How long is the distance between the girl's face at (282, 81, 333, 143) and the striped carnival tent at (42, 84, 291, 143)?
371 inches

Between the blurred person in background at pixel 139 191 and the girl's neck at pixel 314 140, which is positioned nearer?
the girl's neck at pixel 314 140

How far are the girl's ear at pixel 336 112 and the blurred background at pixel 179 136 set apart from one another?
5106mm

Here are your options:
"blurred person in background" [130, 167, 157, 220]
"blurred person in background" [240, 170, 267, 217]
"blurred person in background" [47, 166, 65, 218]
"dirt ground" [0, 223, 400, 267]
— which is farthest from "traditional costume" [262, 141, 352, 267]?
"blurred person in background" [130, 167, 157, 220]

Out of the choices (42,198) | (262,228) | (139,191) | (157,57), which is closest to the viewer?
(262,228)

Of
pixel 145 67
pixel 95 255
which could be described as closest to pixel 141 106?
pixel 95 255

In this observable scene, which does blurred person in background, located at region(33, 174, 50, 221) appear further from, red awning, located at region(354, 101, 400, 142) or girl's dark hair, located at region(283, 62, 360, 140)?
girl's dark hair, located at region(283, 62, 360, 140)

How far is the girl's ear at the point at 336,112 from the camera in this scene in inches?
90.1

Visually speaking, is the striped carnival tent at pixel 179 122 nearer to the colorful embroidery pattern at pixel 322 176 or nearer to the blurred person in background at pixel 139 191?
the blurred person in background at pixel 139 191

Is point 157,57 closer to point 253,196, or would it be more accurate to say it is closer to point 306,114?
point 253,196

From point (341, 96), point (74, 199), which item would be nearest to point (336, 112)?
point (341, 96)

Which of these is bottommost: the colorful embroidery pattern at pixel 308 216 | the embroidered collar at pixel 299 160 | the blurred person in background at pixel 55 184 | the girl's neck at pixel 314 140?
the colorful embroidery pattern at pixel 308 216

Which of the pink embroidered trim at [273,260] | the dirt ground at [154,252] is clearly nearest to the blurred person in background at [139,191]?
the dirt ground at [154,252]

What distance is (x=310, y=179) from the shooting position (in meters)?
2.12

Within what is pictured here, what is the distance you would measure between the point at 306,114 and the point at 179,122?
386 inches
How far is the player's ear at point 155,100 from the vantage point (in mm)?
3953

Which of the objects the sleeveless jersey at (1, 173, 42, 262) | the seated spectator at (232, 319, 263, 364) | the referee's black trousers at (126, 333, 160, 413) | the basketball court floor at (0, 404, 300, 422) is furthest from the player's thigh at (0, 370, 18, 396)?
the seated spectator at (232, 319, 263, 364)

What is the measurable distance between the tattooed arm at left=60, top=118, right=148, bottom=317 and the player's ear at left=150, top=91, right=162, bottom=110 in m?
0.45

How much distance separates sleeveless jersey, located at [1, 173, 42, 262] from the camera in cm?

Work to complete:
Count the lines of the material above that contain the word "inches", and give only that number.

Complete response:
3